Passage provided:
The couple is 59, both turning 60 within months, and they want out of the workforce by May 2027. They have $3.1 million saved and one major obstacle standing between them and retirement: the five-year healthcare bridge between age 60 and Medicare eligibility at 65. Solve that problem, and the 14-month countdown becomes realistic. Ignore it, and healthcare costs can quietly erode the portfolio for decades.
That risk is larger than many retirees realize. Healthcare is now the second-largest services category in the U.S. economy, with consumer spending reaching $3.74 trillion in March 2026, trailing only housing. Medical inflation has historically outpaced broader inflation, and the broader inflation backdrop remains elevated, with Core PCE sitting near the top of its historical range. Any retirement projection that assumes flat healthcare costs is already behind reality before retirement even begins.
The four bridge paths, priced out
Pre-researched costs for a couple in this profile:
- COBRA then ACA. COBRA lasts 18 months at 102% of employer cost, roughly $1,400 to $1,800 per month, or about $25,000 to $32,000 total over the COBRA window. After that, the ACA marketplace takes over from roughly age 61.5 to 65. Estimated five-year cumulative cost: about $67,000 to $74,000.
- ACA from day one. With managed MAGI below roughly $80,000, subsidies could reduce net premiums to about $1,000 per month, or $12,000 annually. Estimated five-year total: about $60,000, potentially tens of thousands cheaper than extending COBRA coverage.
- One spouse works part-time for benefits. This can reduce healthcare costs dramatically while delaying full retirement only partially. With unemployment around 4.3%, the labor market still supports benefit-eligible part-time work in some sectors.
- Health care sharing ministry. Roughly $400 per month, but it is not insurance, lacks ACA protections for pre-existing conditions, and can expose retirees to large uncovered claims. It’s cheap… until it is not.
What the $3.1 million can throw off
The bridge is not the only bill. Living expenses continue. Assume the couple needs $100,000 a year in portfolio income on top of any part-time wages. Three yield tiers, three different versions of this retirement.
Conservative, 3% to 4%. $100,000 divided by 0.035 equals roughly $2,857,000 of capital working. Broad dividend growth funds, investment-grade bonds, and Treasury ladders fit here. Today’s 52-week T-bill yields 3.8% and the 10-year Treasury is near 4.5%, so a meaningful slice can sit in safe paper. Income grows over time. Principal usually appreciates.

Dataset extract:

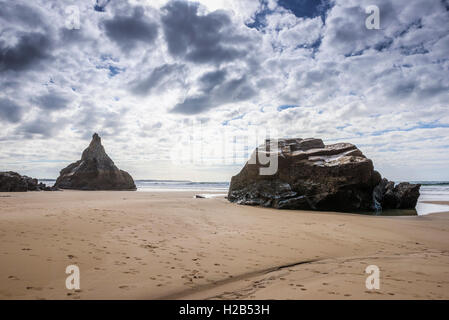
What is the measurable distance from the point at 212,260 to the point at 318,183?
10.1m

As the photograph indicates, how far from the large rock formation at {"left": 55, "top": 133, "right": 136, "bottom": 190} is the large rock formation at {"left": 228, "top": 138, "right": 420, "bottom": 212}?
1127 inches

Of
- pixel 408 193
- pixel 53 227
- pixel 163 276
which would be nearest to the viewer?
pixel 163 276

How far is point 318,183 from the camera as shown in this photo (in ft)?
42.7

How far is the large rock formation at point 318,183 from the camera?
41.4 feet

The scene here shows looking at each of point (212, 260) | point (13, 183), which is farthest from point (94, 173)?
point (212, 260)

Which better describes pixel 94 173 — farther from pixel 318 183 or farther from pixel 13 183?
pixel 318 183

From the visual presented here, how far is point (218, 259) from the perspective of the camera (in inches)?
182

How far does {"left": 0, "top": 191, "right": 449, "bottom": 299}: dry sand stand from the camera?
3.23m

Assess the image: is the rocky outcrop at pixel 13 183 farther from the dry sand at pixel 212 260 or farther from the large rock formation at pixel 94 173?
the dry sand at pixel 212 260

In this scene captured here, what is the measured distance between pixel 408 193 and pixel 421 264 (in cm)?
1302

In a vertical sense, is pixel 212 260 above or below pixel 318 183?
below
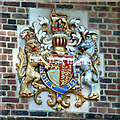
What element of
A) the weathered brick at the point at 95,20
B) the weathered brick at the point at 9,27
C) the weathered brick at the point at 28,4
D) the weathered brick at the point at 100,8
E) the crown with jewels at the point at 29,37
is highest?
the weathered brick at the point at 28,4

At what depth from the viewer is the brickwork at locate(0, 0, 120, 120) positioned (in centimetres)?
774

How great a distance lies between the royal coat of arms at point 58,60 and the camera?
7801 mm

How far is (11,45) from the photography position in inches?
310

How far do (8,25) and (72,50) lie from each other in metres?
0.90

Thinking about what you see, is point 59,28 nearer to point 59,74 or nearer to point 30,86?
point 59,74

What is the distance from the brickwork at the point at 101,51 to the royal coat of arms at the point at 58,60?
114 mm

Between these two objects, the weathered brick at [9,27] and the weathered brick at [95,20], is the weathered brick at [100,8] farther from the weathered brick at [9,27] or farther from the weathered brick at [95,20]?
the weathered brick at [9,27]

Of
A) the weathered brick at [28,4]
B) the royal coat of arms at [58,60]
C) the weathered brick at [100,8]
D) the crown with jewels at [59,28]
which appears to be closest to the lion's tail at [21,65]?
the royal coat of arms at [58,60]

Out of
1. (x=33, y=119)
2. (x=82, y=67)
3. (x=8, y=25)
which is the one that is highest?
(x=8, y=25)

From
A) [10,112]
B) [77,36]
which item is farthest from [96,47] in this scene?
[10,112]

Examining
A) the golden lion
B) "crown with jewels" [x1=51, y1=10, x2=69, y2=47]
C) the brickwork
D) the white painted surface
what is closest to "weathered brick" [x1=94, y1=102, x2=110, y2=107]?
the brickwork

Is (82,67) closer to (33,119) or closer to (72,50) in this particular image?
(72,50)

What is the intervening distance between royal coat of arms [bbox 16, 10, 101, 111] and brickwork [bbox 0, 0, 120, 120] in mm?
114

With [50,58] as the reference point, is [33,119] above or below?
below
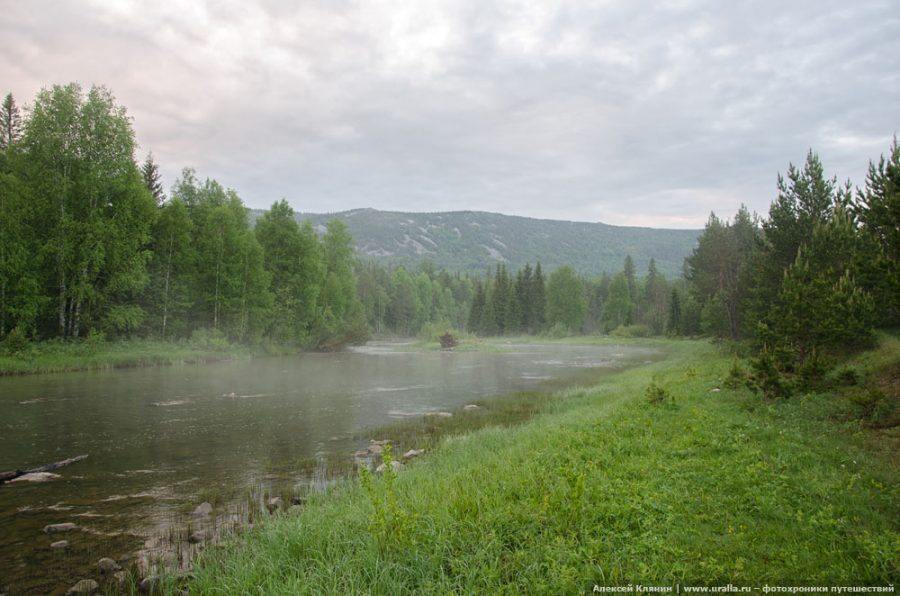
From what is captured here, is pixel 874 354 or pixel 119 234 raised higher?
pixel 119 234

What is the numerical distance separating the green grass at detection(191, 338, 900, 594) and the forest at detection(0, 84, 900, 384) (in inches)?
191

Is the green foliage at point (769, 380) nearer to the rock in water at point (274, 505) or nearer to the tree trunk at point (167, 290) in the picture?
the rock in water at point (274, 505)

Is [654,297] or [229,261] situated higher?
[229,261]

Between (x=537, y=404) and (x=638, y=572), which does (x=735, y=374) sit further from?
(x=638, y=572)

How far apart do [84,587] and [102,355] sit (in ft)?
113

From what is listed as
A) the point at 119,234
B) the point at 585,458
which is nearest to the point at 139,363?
the point at 119,234

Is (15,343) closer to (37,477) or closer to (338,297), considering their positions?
(37,477)

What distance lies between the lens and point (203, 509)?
9859mm

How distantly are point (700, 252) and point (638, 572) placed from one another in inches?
2295

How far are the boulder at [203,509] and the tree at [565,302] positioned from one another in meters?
110

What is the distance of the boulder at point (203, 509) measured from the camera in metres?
9.73

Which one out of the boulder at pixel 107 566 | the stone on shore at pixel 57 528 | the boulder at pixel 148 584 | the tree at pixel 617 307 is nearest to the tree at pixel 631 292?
the tree at pixel 617 307

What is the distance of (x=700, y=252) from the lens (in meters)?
56.4

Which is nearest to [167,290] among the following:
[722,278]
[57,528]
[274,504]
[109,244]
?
[109,244]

Exercise 1: Rewrite the healthcare bridge article between "- Health care" and "of this retirement.", inclusive, renaming "ministry" to "program".
Exercise 2: List the four healthcare bridge paths named in the healthcare bridge article.
You won't need the data.

Task result 1:
- Health care sharing program. Roughly $400 per month, but it is not insurance, lacks ACA protections for pre-existing conditions, and can expose retirees to large uncovered claims. It’s cheap… until it is not.
What the $3.1 million can throw off
The bridge is not the only bill. Living expenses continue. Assume the couple needs $100,000 a year in portfolio income on top of any part-time wages. Three yield tiers, three different versions of this retirement.

Task result 2:
- COBRA then ACA
- ACA from day one
- One spouse works part-time for benefits
- Health care sharing ministry